■ TO DO ■
Please return the material below, unchanged, starting with the line that contains "In the picture" and going on through the line that contains "From what can".

■ DATASET RECORDS ■
****

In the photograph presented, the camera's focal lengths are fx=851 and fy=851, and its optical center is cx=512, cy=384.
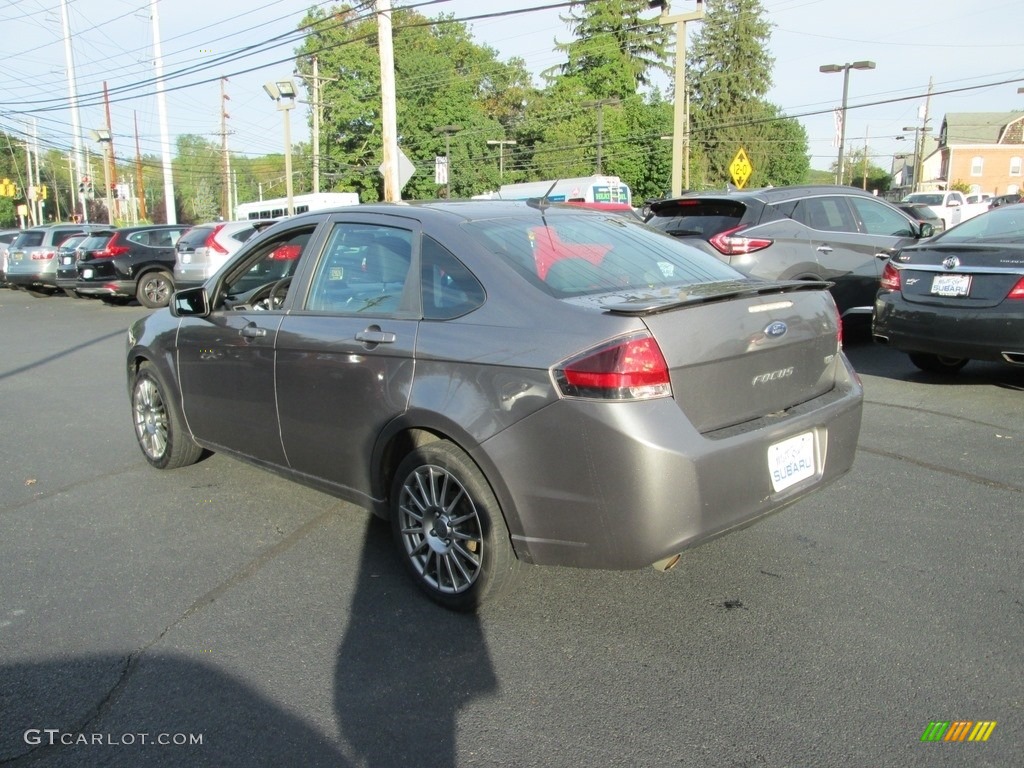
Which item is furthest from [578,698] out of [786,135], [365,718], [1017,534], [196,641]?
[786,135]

****

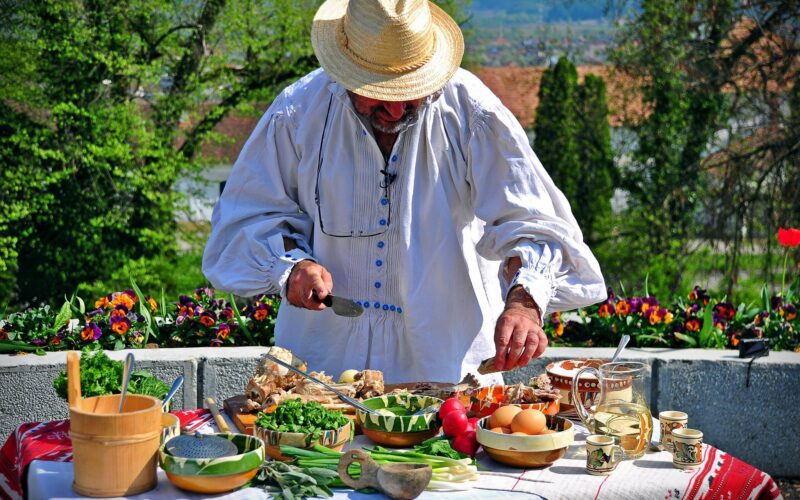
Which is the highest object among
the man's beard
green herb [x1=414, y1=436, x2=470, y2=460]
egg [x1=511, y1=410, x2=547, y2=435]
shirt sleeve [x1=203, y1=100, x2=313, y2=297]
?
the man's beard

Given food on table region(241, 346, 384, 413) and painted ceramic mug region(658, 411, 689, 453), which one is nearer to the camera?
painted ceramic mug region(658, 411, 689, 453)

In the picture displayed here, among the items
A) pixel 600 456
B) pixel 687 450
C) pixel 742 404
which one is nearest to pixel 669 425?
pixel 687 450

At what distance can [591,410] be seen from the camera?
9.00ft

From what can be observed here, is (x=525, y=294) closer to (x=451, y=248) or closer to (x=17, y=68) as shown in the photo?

****

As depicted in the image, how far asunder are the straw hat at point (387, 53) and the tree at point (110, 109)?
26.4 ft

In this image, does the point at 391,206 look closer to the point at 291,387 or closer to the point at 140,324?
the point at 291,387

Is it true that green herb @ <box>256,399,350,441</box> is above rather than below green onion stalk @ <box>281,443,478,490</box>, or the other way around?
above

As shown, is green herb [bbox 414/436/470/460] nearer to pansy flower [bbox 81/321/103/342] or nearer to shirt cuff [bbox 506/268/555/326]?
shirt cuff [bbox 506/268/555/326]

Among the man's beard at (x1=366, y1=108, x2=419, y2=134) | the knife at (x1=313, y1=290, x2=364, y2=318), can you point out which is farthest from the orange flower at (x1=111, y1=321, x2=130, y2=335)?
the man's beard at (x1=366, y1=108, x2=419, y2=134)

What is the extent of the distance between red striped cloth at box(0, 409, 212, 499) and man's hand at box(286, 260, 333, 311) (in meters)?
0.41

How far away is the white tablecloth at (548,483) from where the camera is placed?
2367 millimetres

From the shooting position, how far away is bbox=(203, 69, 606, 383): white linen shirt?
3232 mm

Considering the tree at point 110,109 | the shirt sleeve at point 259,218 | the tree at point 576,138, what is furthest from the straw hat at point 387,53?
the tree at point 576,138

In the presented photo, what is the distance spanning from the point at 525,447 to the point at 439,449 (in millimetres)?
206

****

■ EXERCISE ANSWER ■
In the picture displayed here, among the items
A) pixel 600 456
B) pixel 687 450
C) pixel 742 404
which one is nearest to pixel 669 425?
pixel 687 450

At what distance can [591,410] be seen from the camera?
9.00ft

From what can be observed here, is (x=525, y=294) closer to (x=451, y=248) or closer to (x=17, y=68) as shown in the photo?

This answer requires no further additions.